Pictures with short captions

----

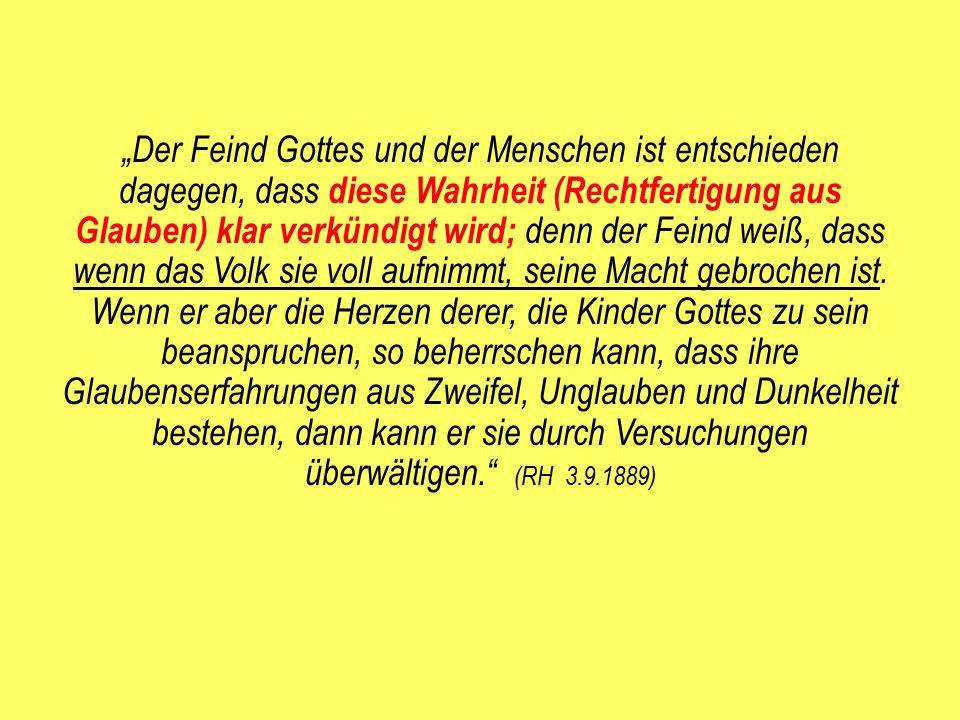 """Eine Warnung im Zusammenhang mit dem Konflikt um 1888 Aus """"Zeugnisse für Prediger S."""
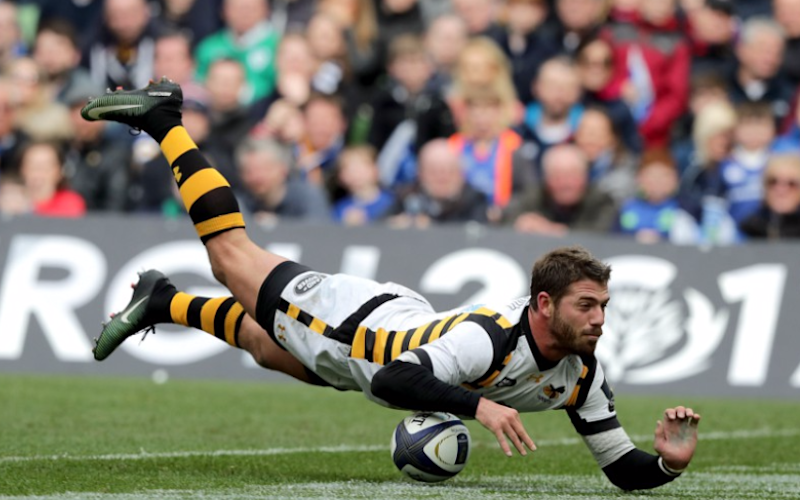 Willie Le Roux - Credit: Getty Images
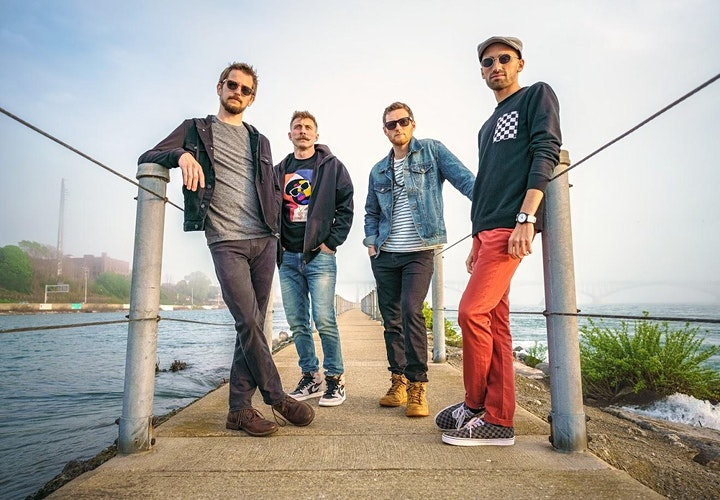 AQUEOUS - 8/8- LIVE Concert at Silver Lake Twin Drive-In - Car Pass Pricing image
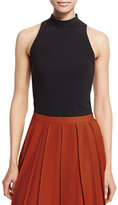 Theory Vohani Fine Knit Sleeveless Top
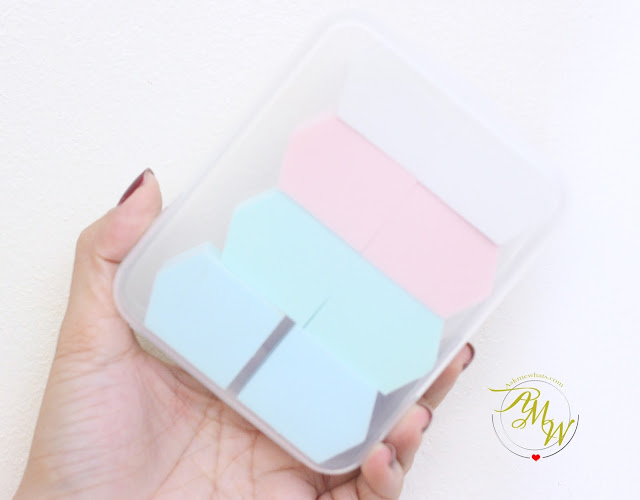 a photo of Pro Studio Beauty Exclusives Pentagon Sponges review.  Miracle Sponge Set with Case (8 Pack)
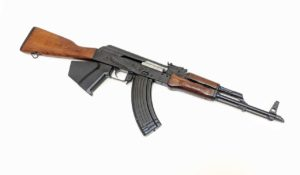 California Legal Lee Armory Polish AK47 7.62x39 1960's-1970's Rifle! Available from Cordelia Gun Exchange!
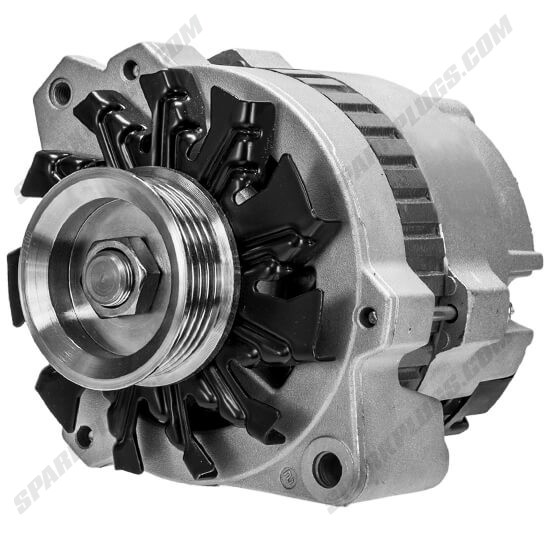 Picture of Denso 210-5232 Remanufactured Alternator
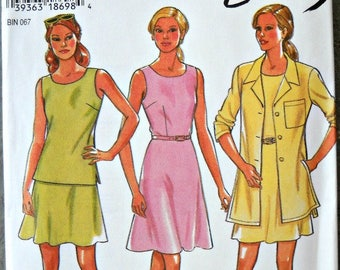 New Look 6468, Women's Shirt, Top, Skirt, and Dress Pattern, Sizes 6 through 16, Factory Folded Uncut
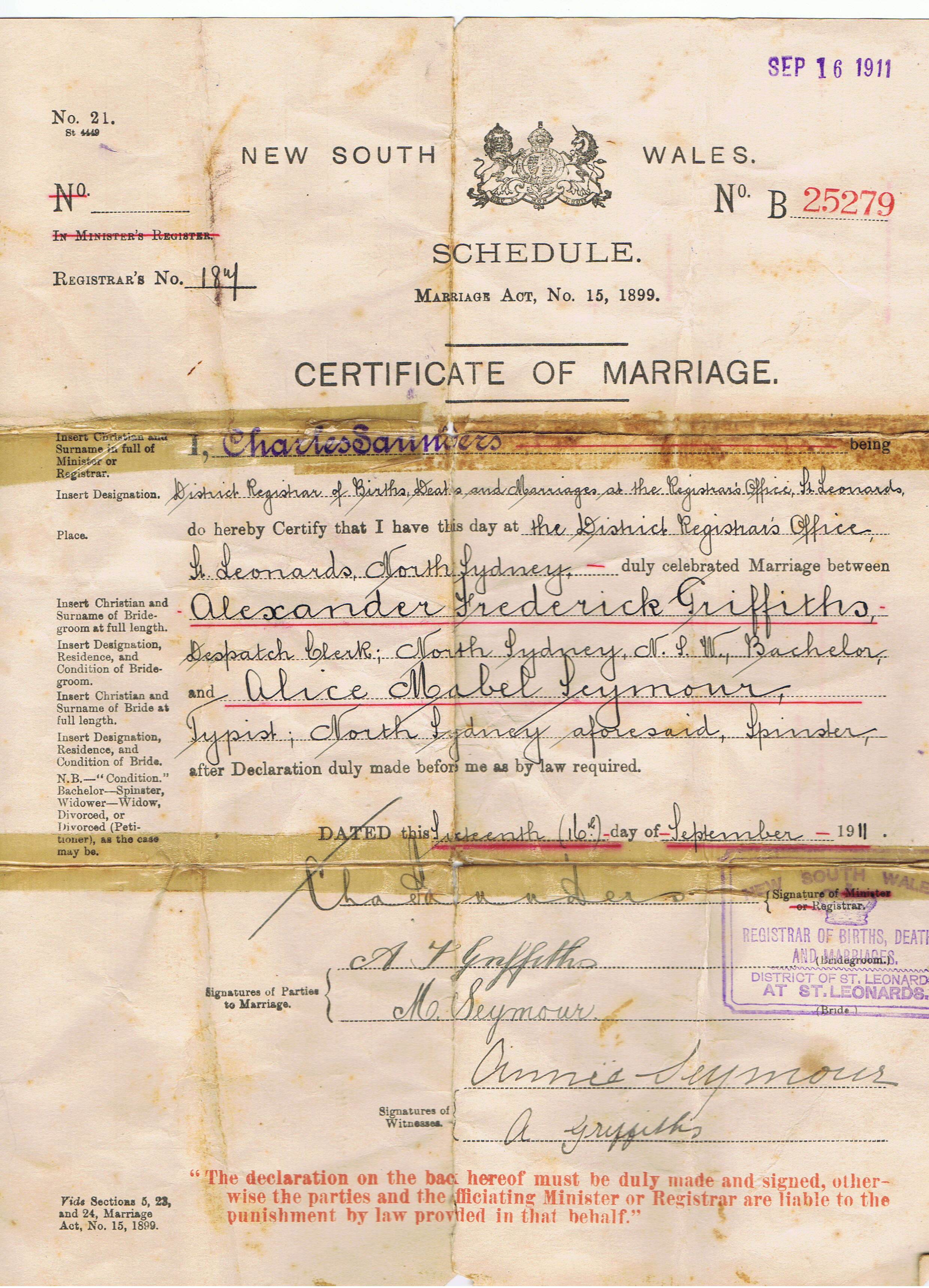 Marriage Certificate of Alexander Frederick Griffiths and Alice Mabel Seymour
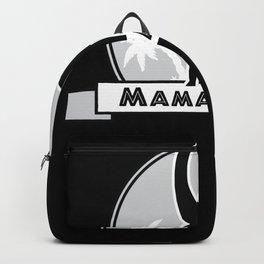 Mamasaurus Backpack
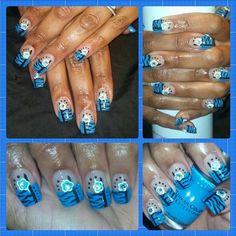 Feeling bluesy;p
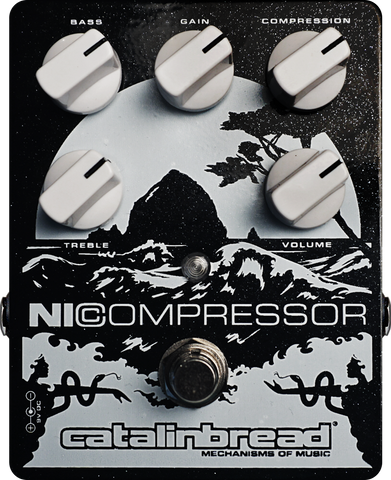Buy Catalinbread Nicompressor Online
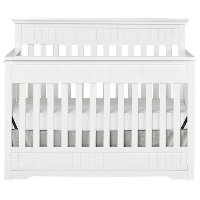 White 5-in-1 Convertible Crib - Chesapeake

----

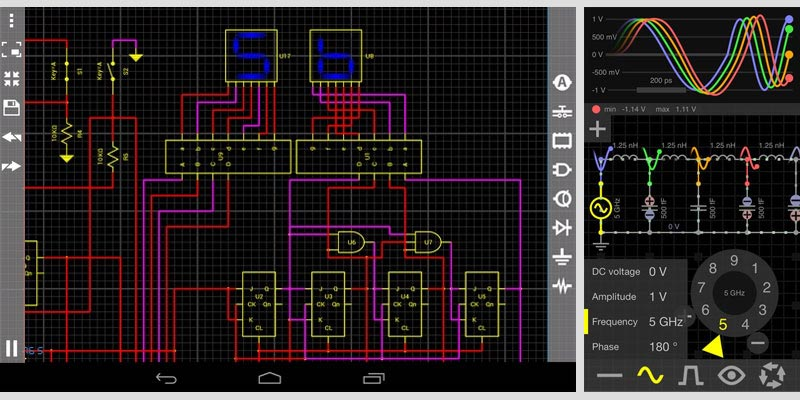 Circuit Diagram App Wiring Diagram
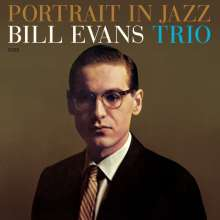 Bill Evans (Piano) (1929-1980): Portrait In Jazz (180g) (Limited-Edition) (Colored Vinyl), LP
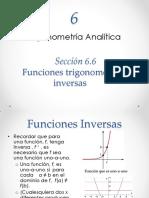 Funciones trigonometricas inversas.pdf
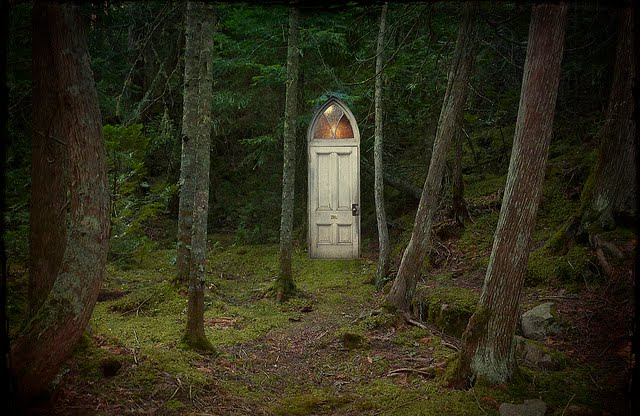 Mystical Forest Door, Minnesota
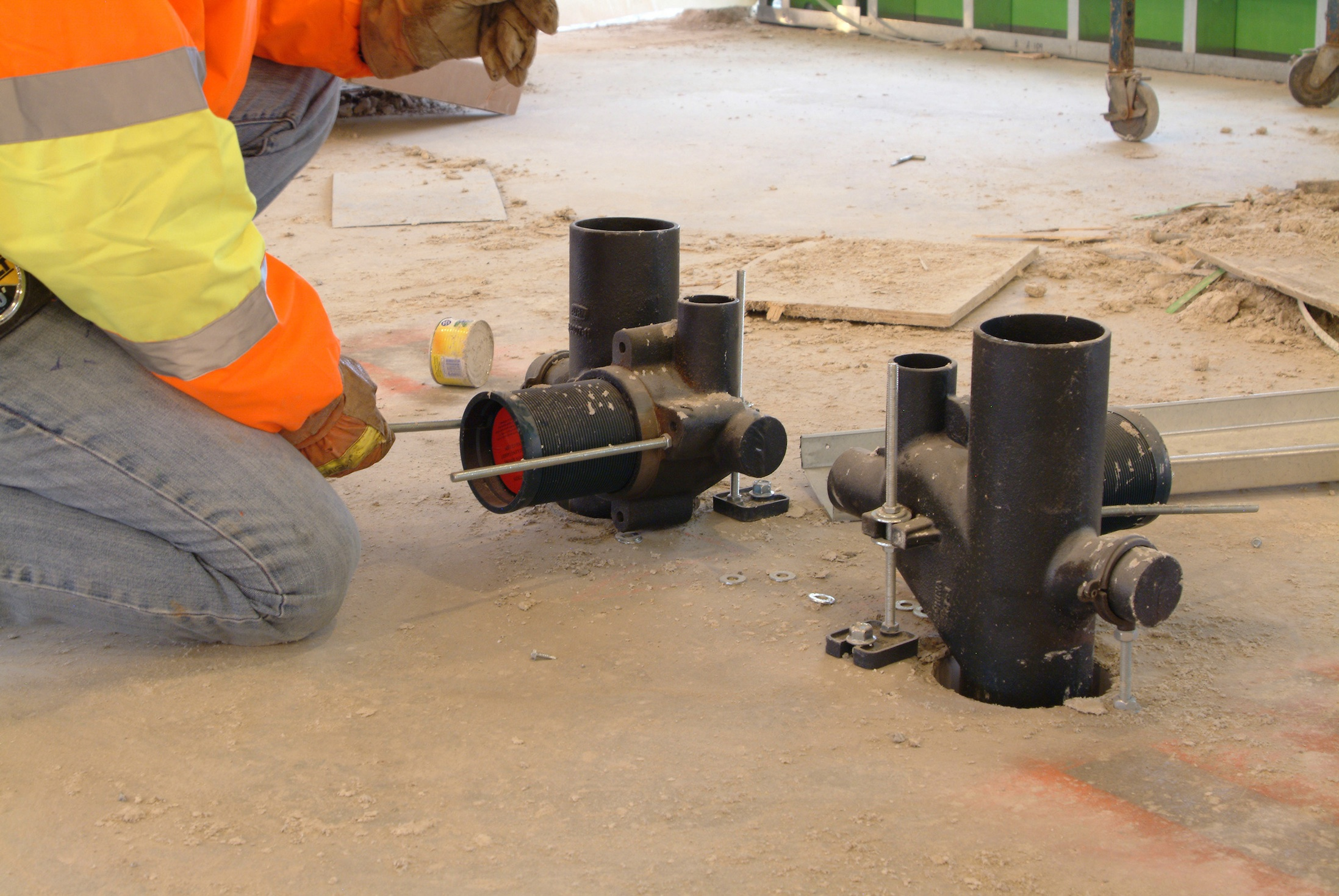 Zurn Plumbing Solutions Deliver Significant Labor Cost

----

• **Task prompt**: Your copy should hold only the lines above from the one containing "Marriage Certificate of" through the one containing "White 5-in-1 Convertible Crib - Chesapeake", exactly as written and free of pictures.

• **Response area**:
 Marriage Certificate of Alexander Frederick Griffiths and Alice Mabel Seymour
 Mamasaurus Backpack
 Feeling bluesy;p
Buy Catalinbread Nicompressor Online
 White 5-in-1 Convertible Crib - Chesapeake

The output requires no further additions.